So, it’s Carnival of Journalism time of the month again, and ringmaster David Cohn this time has posed the question, “Considering your unique circumstances, what steps can be taken to increase the number of news sources?”
OK, that’s an easy one when I apply my “unique circumstances,” which is that I live in Boulder, Colorado, and focus my career on digital media. You see, there’s this project at work that this question is tailored for, exactly. The result so far is the website SlicesofBoulder.com, which is a project that’s part of my Digital Media Test Kitchen program at CU-Boulder’s School of Journalism & Mass Communication (and utilizing technology and consulting from our Toronto friends at Eqentia).
SlicesofBoulder at this point addresses David’s question by not “increasing” the number of news sources serving Boulder, but rather by “finding” them, since so many exist online. Last summer, we (SJMC instructor Sandra Fish, master’s student researcher Jenny Dean, and I) attempted to find all the credible news and information sources in and around Boulder that send content about Boulder flowing onto the web. (If you want to know more, here’s an old blog post explaining the project.)
Here’s my first point: There’s no great need to increase the number of news sources, at least in our scenic college town of Boulder, nor in most cities.
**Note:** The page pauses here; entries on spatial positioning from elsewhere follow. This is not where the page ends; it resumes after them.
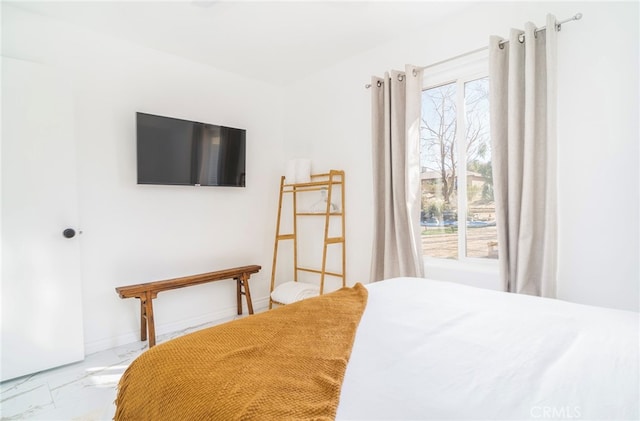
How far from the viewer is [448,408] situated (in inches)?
28.2

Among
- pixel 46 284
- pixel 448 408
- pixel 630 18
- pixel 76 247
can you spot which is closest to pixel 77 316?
pixel 46 284

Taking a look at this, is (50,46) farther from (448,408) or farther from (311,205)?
(448,408)

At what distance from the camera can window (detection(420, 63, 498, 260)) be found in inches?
94.2

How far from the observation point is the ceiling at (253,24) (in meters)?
2.27

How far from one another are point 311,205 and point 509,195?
6.42 feet

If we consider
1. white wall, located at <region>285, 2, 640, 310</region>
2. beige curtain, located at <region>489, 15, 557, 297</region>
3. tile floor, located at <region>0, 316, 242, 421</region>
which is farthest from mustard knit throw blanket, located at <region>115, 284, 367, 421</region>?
white wall, located at <region>285, 2, 640, 310</region>

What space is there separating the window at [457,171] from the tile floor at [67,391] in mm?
2338

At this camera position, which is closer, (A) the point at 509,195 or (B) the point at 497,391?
(B) the point at 497,391

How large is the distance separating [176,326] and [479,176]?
9.21 feet

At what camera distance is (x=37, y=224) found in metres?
2.25

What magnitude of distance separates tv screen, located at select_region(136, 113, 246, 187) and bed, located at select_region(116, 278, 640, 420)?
1967mm


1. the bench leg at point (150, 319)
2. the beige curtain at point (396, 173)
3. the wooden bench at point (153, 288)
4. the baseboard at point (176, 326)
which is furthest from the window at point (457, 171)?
the bench leg at point (150, 319)

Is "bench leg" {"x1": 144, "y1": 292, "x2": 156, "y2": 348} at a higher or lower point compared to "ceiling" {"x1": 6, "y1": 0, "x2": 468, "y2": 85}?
lower

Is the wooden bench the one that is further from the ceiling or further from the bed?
the ceiling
If you expand your definition of “news source” beyond its traditional meaning, Boulder and lots of other communities have hundreds or thousands of “news” sources online.
Where the need exists is not in “creating” more news sources, but rather in developing “online hubs” like SlicesofBoulder.com to track them all, intelligently sort and filter them, and provide a simple-to-use interface and personalization features so online users can find the flow of news and information they want from all the sources that now exist in this digital, everyone’s-a-publisher age.
I used the term “online hub” above because that was Recommendation #15 of the Knight Commission on the Information Needs of Communities in a Democracy’s Informing Communities report: “Ensure that every local community has at least one high-quality online hub.”
Anyway, for Boulder, at least, the first pass at creating a community online hub has been accomplished. But the next step, I believe, is the most important: Developing systems to analyze and rate the many online news and information sources that serve a community like Boulder, so that a local resident who while using our online hub comes upon a never-seen-before website, or blog, or institutional news feed, or whatever is able to determine if this unknown digital-content entity provides credible information or not.
Researcher Robin Donovan and I currently are working on this next phase of the SlicesofBoulder project. The idea is that a user of the site will be able to see credibility, accuracy, bias, popularity, and other ratings of any source that we track on the site.
My dream is that at some point in the near future, I’ll have a web-browser extension (or the functionality will be built into the browser) that will give me a wide range of ratings representing various and multiple parameters for whatever website I find myself on.
I don’t know that the need is so much that we need to create more news and information sources online, but rather that of the unfathomable number of sources that already exist on the web to provide us with news and information, that we have a way to know whether to trust them or not, or have some indication of their quality based on multiple layers of automated and human analysis.
I’ll be interested to read other contributions to this month’s Carnival of Journalism. Perhaps other writers will suggest that we do need more sources. If so, I’ll be especially interested in how they justify that when we already are faced as news/information consumers with major digital information overload.